Para a turnê de In Utero, o trio foi reforçado por Pat Smear, guitarrista da The Germs, antológica banda punk de Los Angeles. Na Europa, shows tiveram que ser cancelados por conta dos problemas de saúde de Kurt. Numa pausa em Roma, em março de 1994, ele ingeriu dezenas de comprimidos de um tranquilizante. O salvamento apenas adiou seu plano fatal.

 

Com alguma imaginação, podemos “lembrar” de Kurt como alguém com outro destino. Ainda gravaria mais dois álbuns com seus amigos, até resolver dar atenção total ao seu selo, lançando novas bandas. Anos depois, assumiria outro nome artístico apenas para expor seus desenhos. Poucas pessoas sabem onde vive, que com certeza é um lugar muito longe de Aberdeen.

 

Nota: em 2013, foi lançada uma edição “super deluxe” de In Utero, com vários extras, como as faixas que entraram em singles e as versões originais de Albini para “Heart-Shaped Box” e “All Apologies”. Inclui também uma nova mixagem de todas as faixas do álbum pelas mãos do mesmo Albini.
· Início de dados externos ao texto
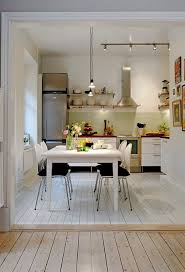 tremendous modern white kitchen design with white cabinet and eat in attractive kitchen bench lighting
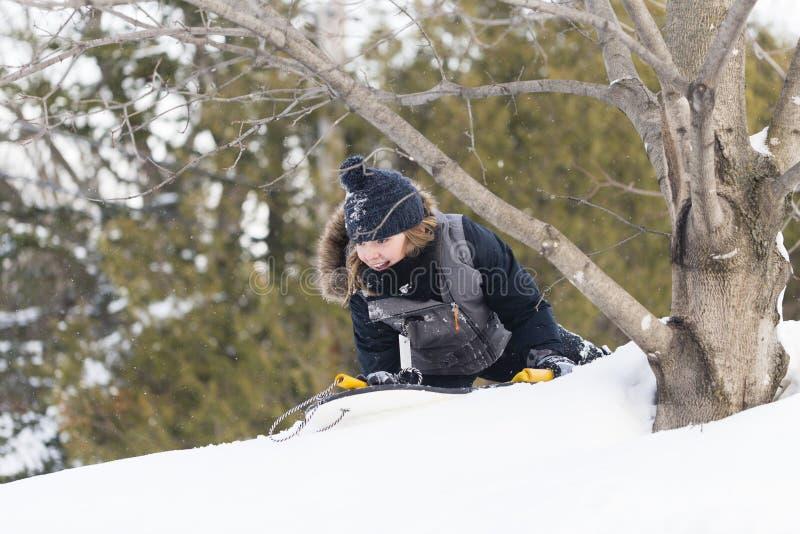 在冬季衣服打扮的女孩微笑,当准备滑下来一个多雪的倾斜时 免版税库存照片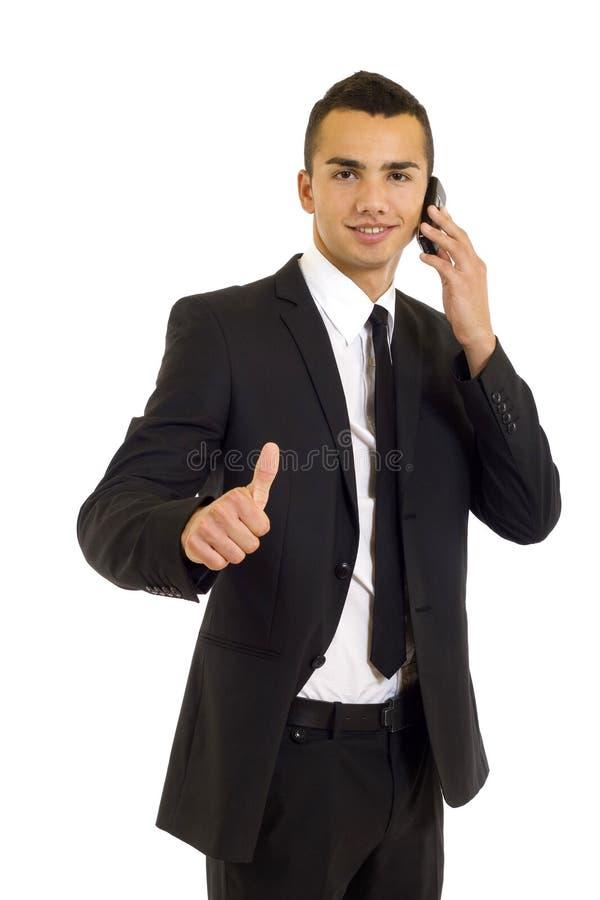 Geschäftsmann, der sich Daumen zeigt stockbilder
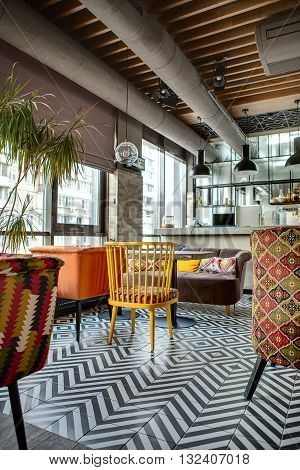 Nice hall in a loft style in a mexican restaurant with open kitchen on the background. In front of the kitchen there are wooden tables with multi-colored chairs and a brown sofa. On the sofa there are color pillows. In the kitchen there is a rack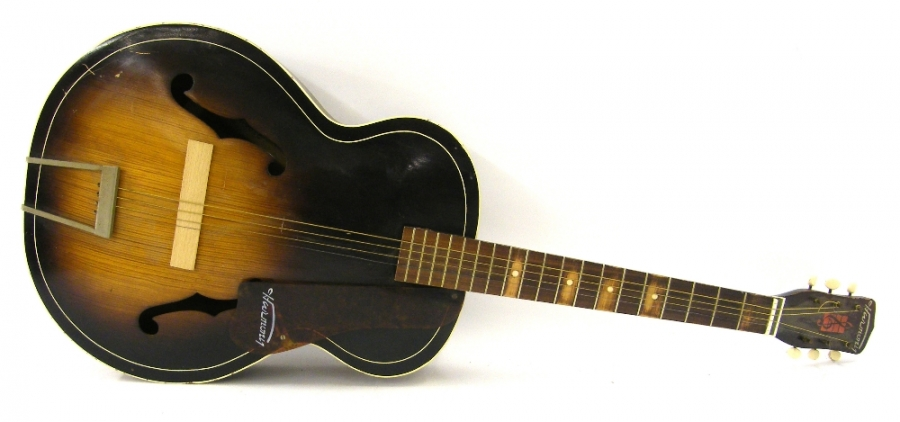 Lot Number 73. 1940s/50s Harmony H1215 Archtone acoustic archtop guitar, sunburst finish with wear as to be expected for age, rubbing to fretboard, incorrect nut, missing bridge, condition: fair. Auctioned at The Guitar Auction - Including The Geoff Banks Collection on 16th March 2017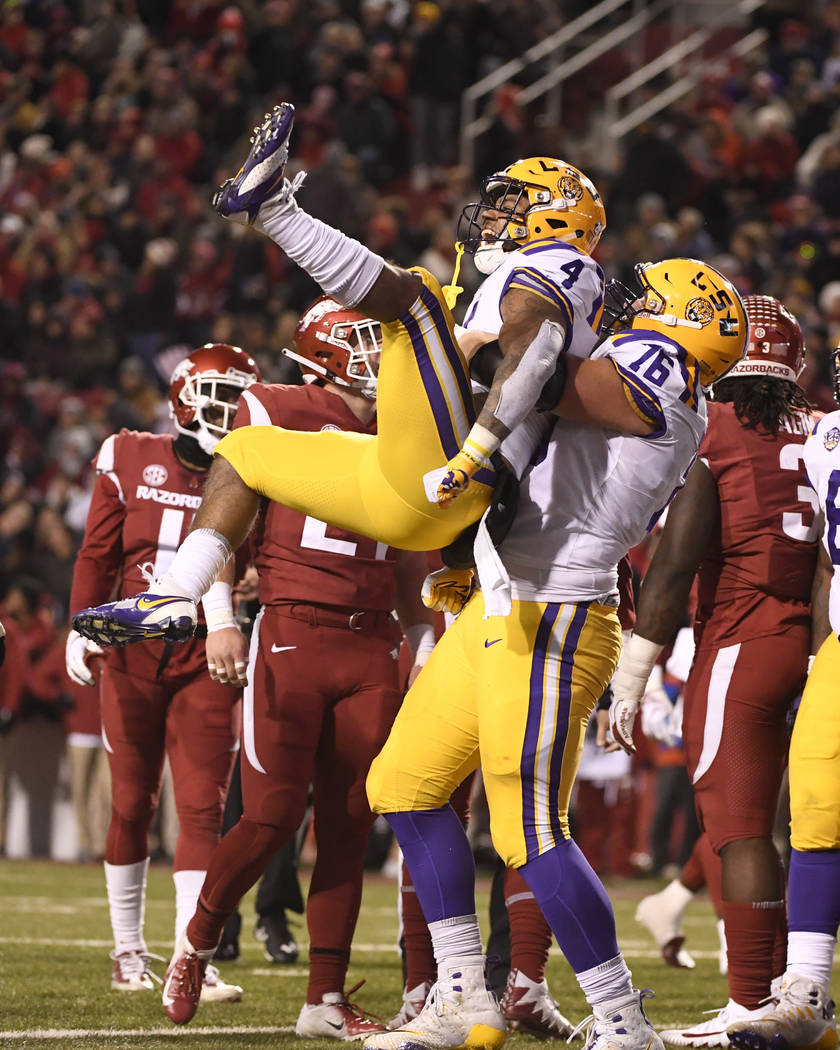 LSU running back Nick Brossette celebrates with teammate Austin Deculus after scoring a touchdown in the first half of an NCAA college football game against Arkansas, Saturday, Nov. 10, 2018, in F ...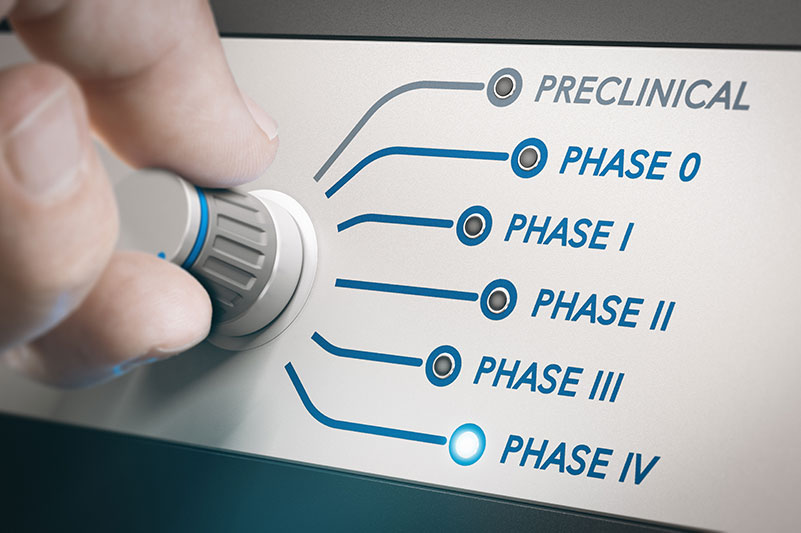Hand turning knob to select phases of clinical trial.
Há ainda algumas demos e a gravação de um show em Seattle do final de 1993 (nesse dia, a Pearl Jam também se apresentaria, mas cancelou na última hora). Mas para quem quiser mergulhar ainda mais nas produções da Nirvana em 1993 e 1994, é imprescindível a escuta do material compilado em With the Lights Out, divulgado em 2004.

 

 

Emerson G

Emerson G curte ler e escrever sobre música, especialmente rock. Sua formação é em antropologia embalada por “bons sons”, para citar o reverendo Fábio Massari. Outra citação que assina embaixo: “sem música, a vida seria um erro” (F. Nietzsche).